絶対王子は、ご機嫌ななめ
「悪かったな、嫌な思いをさせて」
「いえ、大丈夫です」
そう強がって言ってみたけれど。政宗さんは私の頭に手を乗せると、愛想のない顔のままポンポンとなでた。
どうやら政宗さんには、緊張していたのがバレてたみたい。
なんとなく恥ずかしくなって俯くと、頭上からフッと笑い声が聞こえた。
政宗さんが笑ってる?
まさかと思い顔を上げて見たけれど、政宗さんの顔はやっぱり愛想のないままで。
私の聞き間違いだったのかもとため息を漏らすと、カウンターに向かいお茶の準備を始めた。
「今日は銀だらの西京みそ焼き弁当か」
「ホントですか。

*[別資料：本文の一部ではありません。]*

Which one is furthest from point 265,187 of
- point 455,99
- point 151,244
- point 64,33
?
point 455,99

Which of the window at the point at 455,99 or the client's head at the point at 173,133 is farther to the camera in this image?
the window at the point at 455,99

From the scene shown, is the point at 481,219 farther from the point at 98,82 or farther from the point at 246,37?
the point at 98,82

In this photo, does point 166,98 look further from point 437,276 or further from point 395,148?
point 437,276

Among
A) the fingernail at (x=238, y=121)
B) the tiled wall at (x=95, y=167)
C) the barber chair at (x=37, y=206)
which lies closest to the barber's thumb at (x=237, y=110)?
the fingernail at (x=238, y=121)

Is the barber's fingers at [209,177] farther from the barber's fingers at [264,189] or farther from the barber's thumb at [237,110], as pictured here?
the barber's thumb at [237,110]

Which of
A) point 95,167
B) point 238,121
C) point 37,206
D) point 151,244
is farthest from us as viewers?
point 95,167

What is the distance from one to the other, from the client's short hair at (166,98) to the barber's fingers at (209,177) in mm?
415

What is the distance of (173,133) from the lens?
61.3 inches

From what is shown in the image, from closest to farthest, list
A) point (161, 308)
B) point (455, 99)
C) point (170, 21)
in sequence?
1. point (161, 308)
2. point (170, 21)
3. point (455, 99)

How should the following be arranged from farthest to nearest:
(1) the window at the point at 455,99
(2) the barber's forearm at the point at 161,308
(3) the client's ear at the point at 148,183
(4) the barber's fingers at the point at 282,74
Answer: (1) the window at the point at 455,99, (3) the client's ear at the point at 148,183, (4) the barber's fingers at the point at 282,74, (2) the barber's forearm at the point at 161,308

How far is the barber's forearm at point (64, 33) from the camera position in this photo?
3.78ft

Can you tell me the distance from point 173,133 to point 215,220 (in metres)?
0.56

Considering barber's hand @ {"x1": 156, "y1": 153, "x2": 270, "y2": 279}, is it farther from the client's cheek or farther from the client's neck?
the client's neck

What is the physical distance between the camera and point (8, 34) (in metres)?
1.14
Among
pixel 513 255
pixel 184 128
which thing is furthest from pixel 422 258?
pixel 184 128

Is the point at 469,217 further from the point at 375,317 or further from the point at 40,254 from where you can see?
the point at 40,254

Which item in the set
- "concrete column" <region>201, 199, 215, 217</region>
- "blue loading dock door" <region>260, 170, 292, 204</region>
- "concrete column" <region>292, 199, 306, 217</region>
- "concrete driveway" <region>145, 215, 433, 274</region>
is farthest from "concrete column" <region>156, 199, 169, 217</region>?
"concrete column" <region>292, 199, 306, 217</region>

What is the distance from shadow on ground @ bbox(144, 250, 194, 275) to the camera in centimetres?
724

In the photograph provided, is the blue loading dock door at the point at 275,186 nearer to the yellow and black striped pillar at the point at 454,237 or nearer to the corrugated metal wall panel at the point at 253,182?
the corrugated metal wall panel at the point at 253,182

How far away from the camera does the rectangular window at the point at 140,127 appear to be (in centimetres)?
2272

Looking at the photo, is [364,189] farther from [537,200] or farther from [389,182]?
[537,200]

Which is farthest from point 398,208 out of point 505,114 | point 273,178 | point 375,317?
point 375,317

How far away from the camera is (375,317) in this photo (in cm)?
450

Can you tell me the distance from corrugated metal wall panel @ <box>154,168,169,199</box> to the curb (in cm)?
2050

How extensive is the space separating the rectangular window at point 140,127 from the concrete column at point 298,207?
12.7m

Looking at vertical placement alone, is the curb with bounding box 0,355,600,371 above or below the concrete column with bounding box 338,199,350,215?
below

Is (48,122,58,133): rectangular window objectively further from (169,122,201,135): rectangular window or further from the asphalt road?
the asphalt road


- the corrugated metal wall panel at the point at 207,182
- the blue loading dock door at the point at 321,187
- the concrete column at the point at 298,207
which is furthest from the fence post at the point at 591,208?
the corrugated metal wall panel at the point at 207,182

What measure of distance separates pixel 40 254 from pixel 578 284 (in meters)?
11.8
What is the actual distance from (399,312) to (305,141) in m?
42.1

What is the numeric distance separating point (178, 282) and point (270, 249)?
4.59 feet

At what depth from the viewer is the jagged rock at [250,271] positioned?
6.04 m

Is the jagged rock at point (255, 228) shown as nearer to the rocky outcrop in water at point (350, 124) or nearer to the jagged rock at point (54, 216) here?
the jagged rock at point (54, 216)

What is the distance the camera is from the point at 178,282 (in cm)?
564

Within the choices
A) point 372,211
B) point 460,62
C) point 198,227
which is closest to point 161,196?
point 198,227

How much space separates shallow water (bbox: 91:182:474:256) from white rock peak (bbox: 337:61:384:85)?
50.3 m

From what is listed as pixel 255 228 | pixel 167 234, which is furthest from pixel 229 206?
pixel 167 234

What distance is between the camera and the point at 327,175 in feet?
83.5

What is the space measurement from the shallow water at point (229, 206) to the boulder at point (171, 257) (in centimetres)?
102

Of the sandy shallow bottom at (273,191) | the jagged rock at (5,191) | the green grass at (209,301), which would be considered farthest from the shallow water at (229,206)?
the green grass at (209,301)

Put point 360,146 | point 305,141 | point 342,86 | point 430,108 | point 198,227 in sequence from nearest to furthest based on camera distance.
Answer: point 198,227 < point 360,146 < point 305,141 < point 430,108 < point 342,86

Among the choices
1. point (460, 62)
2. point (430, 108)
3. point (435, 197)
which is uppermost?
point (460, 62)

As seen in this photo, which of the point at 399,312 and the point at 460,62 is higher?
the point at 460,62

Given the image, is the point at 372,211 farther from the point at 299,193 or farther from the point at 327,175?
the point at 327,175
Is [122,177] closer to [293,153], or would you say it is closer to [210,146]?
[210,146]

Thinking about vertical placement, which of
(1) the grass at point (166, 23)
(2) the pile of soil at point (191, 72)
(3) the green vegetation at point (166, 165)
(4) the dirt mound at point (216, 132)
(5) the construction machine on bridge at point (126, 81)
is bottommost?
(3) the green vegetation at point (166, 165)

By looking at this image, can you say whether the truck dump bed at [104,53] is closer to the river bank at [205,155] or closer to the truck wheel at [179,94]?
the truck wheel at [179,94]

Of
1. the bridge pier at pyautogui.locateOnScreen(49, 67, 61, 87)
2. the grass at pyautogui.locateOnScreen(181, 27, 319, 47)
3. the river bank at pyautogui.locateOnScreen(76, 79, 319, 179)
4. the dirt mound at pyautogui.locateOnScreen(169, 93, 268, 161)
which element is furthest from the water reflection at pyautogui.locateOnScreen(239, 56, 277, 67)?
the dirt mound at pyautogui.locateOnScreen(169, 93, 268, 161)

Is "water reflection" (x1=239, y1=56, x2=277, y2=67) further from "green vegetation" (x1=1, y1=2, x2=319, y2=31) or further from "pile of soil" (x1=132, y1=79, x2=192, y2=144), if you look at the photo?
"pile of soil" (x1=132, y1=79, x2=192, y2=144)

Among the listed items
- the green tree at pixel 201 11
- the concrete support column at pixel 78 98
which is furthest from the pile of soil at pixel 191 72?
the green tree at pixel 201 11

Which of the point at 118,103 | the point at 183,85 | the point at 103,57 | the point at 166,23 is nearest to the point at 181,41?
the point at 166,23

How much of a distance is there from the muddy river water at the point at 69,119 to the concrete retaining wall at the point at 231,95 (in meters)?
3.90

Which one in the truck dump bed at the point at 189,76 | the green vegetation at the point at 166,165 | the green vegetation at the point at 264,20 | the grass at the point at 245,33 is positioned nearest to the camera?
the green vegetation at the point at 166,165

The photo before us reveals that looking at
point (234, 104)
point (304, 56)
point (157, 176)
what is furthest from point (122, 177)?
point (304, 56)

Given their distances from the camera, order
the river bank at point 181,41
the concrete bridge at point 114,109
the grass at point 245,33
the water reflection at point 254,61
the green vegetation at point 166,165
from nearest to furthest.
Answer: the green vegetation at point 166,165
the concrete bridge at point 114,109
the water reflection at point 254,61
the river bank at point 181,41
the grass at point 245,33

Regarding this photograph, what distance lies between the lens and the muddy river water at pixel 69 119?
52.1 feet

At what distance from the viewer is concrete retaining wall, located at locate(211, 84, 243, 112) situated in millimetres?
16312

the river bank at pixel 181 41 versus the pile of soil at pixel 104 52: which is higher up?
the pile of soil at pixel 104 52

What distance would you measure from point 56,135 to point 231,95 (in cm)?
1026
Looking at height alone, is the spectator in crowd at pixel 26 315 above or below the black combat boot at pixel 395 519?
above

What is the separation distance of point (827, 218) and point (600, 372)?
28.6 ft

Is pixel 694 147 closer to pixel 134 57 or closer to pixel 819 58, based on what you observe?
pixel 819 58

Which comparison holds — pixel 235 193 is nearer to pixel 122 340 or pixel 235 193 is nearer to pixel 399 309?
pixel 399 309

私、銀だら大好きなんです! わあぁ、熱っ」
よそ見をしながらお茶を淹れていて、ポットのお湯を直接手に掛けてしまう。
「大丈夫かっ!!」
政宗さんは、右手の甲を押さえてうずくまる私に慌てて駆け寄ると、その手を取って蛇口の水を患部に当てた。
「何やってんだ。すぐに冷やさないと、痕が残るだろ」
「すみません……」
政宗さんに怒られて悲しいのと、やけどした手が痛いのとがごちゃまぜになって、涙が出てきた。